Networking is all about building rapport, connections and eventually relationships with people. It’s difficult to do this if you keep to yourself. Muster some courage to approach people and introduce yourself. It all starts there. Remember to ask questions, listen, maintain eye contact and smile.

Attend networking events

Do some research and try to attend an event happening while you are visiting. Don’t forget to carry your business cards along and be free to tell your story. Brief conversations could lead to further introductions.

Organise your agenda

After the introductions, plan to meet with as many people as you can. It’s easier to meet all the people you were introduced to before the trip on the first day, and leave the rest of the days for further introductions or others you might meet.

Be openly curious

Have you ever made a comment out loud about something and then had others start a conversation because of what you said? This also helps when networking. Openly expressing your curiosity may spark up the conversation you need.

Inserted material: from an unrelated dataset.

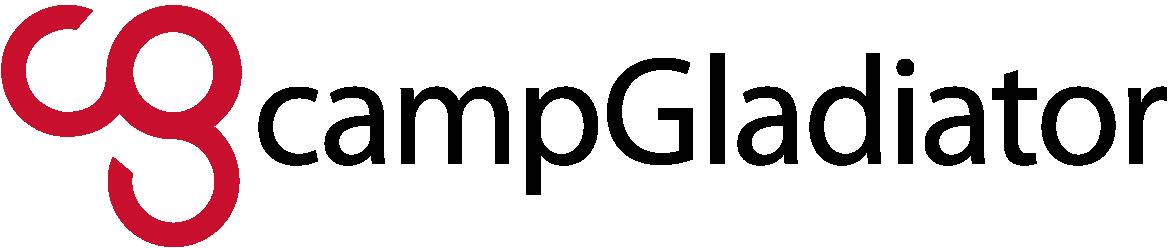 camp-gladiotor-logo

Men meeting. Photo: Pexels

Share your moments

Networking is not limited to events or connections. You can strike up a conversation or look for opportunities to talk to new people. Visiting new places gives you a chance to encounter special moments, and you don’t have to do that alone. You never know; those small conversations could turn into business opportunities or relationships you will cherish forever.

Follow up

Note down necessary information about your contacts — like their organisation, what they do and things they like — that you can use to remember the conversations you had. Remember to follow up with them after if you want to continue building the relationship.